United States District Court, D. Nevada

August 26, 2019

BANK OF NEW YORK MELLON, f/k/a Bank of New York, as Trustee for the Certificateholders of the CWABS, Inc., Asset-Backed Certificates, Series 2006-2, Plaintiff,
v.
SOMMERSET PARK HOMEOWNERS ASSOCIATION, et al., Defendants.

          ORDER

          GLORIA M. NAVARRO, CHIEF JUDGE UNITED STATES DISTRICT COURT

         Pending before the Court are the Motions for Default Judgment, (ECF Nos. 100, 102- 03), filed by Defendant SFR Investments Pool 1, LLC (“SFR”), against Cross-Defendants Liliana M. Morfin and Raul Chiang-Bueno (“Borrowers”), Household Finance Realty Corporation (“HFRC”), and Allied Collection Services, Inc. (“Allied”) (collectively “Cross-Defendants”). For the reasons addressed below, SFR's Motions for Default Judgment are GRANTED.

         I. BACKGROUND[1]

         This case arises from the non-judicial foreclosure on real property located at 6652 Lund Drive, Las Vegas, Nevada 89108 (the “Property”). (See Deed of Trust, ECF No. 85-1). Borrowers financed their purchase of the Property in 2005 by way of a loan in the amount of $228, 000 secured by a deed of trust. (Id.). Plaintiff Bank of New York Mellon (“Plaintiff”) became beneficiary under the deed of trust through an assignment recorded on November 17, 2017. (See Assignments of Deed of Trust, ECF Nos. 85-2-85-5).

         Upon Borrowers' failure to pay all amounts due, Sommerset Park Homeowners Association (“HOA”), through its agent Alessi & Koenig, LLC (“A&K”), initiated foreclosure proceedings on the Property.
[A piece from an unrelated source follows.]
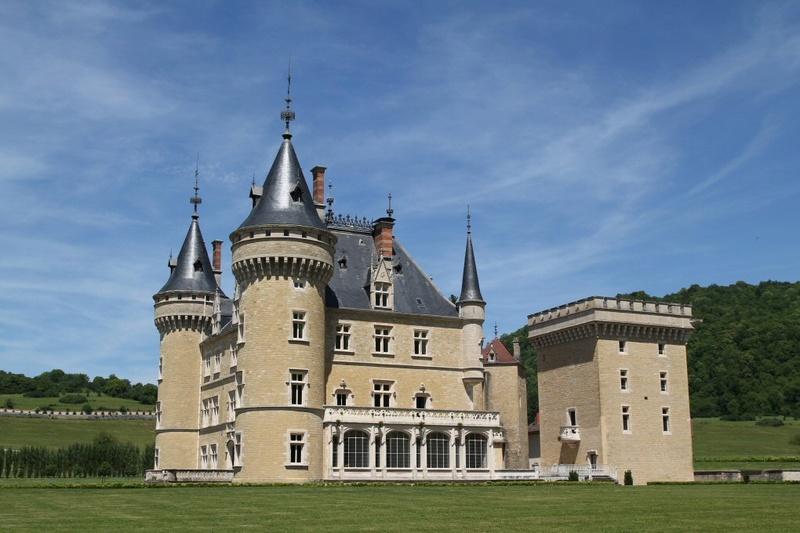 Les châteaux. A_chat12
Pursuant to NRS Chapter 116, A&K recorded a notice of delinquent assessment lien, following by a notice of default and election to sell. (See Notice of Lien, ECF No. 85-8); (Notice of Default, ECF No. 85-9).

         Prior to the sale, Bank of America, N.A. (“BANA”), Plaintiff's loan servicer at the time, sought to preserve the first deed of trust by satisfying the HOA superpriority lien. (See Request for Accounting, Ex. 2 to Miles Bauer Aff., ECF No. 85-10). On December 29, 2010, BANA sent A&K a check for $228.09, which A&K rejected. (Tender Letter, Ex. 4 to Miles Bauer Aff.); (see also A&K 30(b)(6) Dep. 46:24-47:5, ECF No. 85-11). A&K proceeded with foreclosure proceedings, recording a notice of trustee's sale. (Notice of Sale, ECF No. 85-14). On December 5, 2012, A&K sold the Property to SFR for $7, 800.00. (See Trustee's Deed Upon Sale, ECF No. 85-15).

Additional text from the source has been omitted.